• RECORD EXTRACTS:
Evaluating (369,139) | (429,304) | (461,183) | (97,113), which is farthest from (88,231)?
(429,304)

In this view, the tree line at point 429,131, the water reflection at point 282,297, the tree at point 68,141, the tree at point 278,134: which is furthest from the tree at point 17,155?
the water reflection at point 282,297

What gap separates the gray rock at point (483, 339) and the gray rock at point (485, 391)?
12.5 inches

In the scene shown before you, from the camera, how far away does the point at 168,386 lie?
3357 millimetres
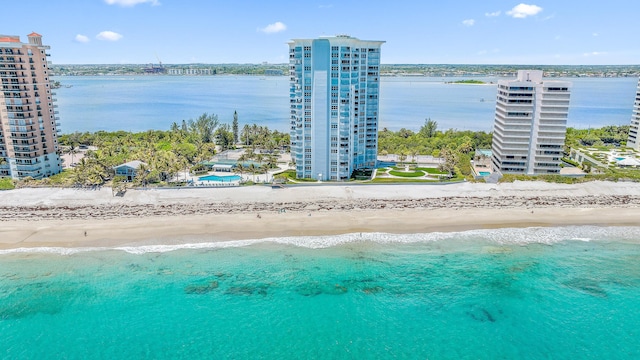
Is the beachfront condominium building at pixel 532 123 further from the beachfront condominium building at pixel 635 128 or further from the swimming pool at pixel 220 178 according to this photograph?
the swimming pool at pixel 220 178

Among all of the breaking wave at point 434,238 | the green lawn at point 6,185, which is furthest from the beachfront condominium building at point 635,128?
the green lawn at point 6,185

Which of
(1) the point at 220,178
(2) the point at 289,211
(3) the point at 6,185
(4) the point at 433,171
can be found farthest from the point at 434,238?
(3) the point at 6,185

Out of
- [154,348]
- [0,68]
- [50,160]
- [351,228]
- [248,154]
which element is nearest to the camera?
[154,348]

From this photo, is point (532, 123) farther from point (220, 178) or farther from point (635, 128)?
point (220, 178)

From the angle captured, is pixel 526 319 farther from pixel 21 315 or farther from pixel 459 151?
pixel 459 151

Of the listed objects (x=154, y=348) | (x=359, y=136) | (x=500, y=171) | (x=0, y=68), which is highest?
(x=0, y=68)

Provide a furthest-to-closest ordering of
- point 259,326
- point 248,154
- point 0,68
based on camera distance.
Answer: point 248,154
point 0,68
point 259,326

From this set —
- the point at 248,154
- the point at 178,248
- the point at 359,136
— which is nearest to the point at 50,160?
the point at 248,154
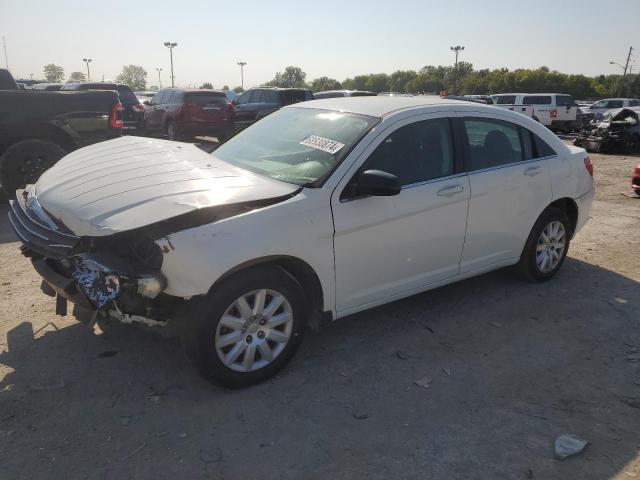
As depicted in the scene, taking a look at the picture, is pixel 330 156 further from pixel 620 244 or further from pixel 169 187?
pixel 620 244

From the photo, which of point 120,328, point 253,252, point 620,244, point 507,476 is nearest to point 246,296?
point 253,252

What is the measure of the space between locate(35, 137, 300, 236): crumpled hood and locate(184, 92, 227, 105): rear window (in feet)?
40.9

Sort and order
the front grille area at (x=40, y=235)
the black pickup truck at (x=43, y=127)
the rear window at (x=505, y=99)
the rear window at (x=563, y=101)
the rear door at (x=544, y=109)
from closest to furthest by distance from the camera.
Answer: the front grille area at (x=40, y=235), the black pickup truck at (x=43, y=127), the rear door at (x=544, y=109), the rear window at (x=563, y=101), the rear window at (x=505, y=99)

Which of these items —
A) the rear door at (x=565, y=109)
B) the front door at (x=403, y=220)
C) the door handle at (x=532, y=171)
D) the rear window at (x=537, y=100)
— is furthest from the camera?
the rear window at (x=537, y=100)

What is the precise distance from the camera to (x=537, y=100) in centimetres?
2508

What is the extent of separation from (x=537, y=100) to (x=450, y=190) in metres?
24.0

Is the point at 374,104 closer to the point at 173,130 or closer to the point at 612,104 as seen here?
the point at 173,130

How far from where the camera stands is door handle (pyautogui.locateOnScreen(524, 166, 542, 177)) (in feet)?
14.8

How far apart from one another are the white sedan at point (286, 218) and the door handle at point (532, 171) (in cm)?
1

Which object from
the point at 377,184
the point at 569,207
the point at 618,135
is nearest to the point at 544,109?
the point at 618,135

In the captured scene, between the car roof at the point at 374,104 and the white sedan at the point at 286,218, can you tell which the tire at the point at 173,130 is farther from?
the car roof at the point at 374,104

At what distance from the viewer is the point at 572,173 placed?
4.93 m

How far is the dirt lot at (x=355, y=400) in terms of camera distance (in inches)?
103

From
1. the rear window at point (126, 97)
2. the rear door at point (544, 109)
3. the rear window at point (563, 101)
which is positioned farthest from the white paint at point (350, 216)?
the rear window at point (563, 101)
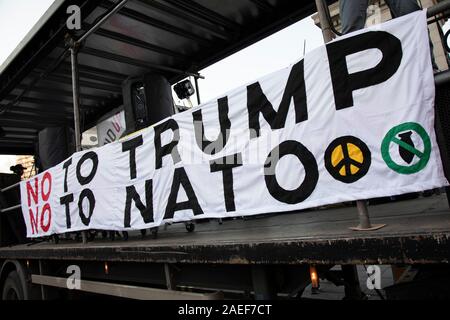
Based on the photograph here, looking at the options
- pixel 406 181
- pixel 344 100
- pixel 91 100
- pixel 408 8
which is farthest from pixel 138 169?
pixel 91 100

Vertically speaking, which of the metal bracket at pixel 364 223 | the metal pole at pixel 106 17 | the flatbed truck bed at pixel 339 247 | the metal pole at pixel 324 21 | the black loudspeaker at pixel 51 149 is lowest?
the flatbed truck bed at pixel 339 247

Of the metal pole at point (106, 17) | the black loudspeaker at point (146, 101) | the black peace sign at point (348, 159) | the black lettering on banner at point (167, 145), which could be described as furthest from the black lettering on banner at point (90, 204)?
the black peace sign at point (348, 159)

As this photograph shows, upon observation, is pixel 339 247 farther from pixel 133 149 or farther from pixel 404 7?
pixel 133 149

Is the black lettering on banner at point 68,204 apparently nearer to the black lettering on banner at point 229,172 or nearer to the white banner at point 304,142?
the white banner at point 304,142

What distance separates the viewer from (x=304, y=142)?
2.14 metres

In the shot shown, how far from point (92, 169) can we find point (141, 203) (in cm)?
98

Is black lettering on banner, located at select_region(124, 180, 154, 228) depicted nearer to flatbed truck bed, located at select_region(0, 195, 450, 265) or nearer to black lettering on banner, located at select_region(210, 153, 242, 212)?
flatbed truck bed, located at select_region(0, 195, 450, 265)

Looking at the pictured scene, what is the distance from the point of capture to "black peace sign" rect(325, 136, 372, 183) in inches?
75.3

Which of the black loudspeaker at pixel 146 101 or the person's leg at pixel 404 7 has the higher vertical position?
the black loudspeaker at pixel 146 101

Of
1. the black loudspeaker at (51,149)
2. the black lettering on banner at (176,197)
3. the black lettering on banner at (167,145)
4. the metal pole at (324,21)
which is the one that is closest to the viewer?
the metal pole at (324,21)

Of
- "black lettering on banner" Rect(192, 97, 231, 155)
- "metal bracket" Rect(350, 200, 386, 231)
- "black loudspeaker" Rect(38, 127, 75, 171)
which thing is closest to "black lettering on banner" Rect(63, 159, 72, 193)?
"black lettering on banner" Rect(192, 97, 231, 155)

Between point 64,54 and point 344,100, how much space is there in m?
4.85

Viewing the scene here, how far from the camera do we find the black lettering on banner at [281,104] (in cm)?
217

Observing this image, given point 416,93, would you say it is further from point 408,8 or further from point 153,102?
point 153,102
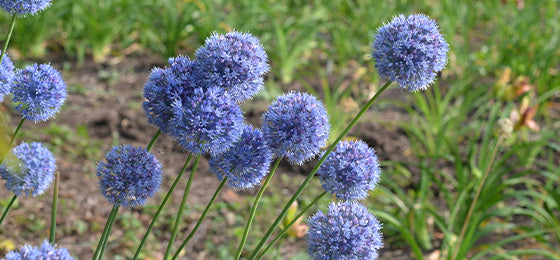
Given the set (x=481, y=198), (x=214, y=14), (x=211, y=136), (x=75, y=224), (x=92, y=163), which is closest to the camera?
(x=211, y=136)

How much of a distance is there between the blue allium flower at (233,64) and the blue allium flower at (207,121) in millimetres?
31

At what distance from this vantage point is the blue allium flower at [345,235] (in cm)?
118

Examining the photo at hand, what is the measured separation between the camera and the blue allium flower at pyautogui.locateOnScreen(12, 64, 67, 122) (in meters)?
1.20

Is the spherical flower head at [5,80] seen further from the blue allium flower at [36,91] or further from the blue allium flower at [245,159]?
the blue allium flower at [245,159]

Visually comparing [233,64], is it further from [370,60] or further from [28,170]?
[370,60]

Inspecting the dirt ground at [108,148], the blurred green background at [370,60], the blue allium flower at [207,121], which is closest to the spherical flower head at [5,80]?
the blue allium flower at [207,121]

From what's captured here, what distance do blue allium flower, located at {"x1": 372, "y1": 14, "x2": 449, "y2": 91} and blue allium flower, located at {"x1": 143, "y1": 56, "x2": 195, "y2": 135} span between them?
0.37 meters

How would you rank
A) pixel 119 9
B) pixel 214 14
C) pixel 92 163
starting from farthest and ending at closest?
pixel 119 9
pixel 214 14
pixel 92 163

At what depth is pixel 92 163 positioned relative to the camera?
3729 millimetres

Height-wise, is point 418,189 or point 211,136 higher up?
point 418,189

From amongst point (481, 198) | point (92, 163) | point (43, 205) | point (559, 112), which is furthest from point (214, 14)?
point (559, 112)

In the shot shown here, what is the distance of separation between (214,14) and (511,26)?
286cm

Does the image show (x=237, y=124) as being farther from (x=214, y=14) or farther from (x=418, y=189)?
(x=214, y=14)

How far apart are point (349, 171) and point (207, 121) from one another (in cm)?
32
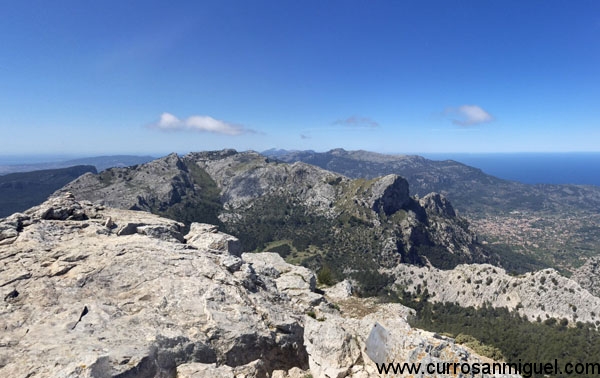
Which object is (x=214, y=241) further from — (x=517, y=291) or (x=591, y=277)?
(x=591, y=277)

==

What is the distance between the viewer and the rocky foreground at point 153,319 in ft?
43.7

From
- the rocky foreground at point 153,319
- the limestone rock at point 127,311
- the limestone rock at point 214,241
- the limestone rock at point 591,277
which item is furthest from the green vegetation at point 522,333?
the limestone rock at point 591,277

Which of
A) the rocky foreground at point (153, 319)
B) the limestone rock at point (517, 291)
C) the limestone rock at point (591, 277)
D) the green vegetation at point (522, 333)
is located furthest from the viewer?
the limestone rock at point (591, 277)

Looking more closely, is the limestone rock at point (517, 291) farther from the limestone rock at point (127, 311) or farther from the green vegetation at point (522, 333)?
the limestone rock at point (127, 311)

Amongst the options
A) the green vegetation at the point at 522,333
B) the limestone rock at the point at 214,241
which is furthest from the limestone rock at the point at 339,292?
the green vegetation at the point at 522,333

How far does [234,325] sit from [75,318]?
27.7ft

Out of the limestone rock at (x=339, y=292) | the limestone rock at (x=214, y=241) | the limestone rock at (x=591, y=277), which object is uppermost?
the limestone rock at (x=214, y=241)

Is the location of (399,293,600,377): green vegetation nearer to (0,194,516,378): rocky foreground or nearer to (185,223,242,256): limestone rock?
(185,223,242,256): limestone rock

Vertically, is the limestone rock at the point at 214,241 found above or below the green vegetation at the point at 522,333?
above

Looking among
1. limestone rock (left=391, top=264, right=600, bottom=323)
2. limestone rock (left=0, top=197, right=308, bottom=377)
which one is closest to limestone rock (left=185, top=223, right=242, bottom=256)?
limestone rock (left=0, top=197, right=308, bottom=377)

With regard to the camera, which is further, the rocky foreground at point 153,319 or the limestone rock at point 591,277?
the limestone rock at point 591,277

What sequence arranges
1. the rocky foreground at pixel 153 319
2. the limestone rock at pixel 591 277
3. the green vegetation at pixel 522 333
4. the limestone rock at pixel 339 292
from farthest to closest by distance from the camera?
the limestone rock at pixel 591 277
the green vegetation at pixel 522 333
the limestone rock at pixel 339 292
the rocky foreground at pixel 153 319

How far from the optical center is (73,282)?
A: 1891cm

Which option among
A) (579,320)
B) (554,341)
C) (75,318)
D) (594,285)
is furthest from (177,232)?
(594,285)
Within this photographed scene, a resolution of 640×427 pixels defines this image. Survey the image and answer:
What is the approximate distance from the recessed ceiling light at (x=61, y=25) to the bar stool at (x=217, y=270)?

==

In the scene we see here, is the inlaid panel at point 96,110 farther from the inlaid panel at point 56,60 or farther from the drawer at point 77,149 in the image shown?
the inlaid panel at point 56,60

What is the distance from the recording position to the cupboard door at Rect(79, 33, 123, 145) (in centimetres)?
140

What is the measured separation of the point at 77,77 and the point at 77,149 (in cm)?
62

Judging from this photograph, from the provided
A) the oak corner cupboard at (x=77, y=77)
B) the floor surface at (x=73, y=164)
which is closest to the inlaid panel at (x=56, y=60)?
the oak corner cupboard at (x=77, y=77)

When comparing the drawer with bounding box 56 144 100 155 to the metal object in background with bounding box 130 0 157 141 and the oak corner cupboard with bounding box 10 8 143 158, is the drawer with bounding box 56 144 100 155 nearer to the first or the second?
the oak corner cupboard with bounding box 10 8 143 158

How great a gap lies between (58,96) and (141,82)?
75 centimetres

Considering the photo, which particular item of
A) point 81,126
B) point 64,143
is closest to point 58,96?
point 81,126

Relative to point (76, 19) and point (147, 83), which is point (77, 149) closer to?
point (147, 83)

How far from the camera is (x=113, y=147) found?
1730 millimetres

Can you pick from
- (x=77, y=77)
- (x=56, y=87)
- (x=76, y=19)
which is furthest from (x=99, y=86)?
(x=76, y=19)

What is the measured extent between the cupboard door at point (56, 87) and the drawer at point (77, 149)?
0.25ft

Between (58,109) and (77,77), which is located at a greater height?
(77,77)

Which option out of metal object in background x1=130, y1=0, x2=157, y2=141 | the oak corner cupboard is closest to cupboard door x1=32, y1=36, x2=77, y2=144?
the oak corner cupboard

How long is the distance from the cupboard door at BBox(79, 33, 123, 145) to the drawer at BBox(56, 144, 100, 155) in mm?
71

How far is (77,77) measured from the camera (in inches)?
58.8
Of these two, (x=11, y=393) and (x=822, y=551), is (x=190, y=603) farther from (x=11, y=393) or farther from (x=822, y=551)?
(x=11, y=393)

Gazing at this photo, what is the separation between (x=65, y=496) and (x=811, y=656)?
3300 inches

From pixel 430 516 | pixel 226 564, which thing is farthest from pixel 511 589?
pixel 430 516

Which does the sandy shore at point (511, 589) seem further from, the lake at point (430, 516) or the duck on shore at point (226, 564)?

• EXERCISE OBJECTIVE:
Render the lines of the entries starting at the line containing "Evaluating (369,139) |" and ending at the line containing "12.5 inches" as a JSON list of strings, one string per line, with blank lines omitted.

• FULL OUTPUT:
[
  "Evaluating (369,139) | (429,304) | (461,183) | (97,113), which is farthest from (88,231)?",
  "(429,304)",
  "In this view, the tree line at point 429,131, the water reflection at point 282,297, the tree at point 68,141, the tree at point 278,134: which is furthest from the tree at point 17,155?",
  "the water reflection at point 282,297",
  "What gap separates the gray rock at point (483, 339) and the gray rock at point (485, 391)?",
  "12.5 inches"
]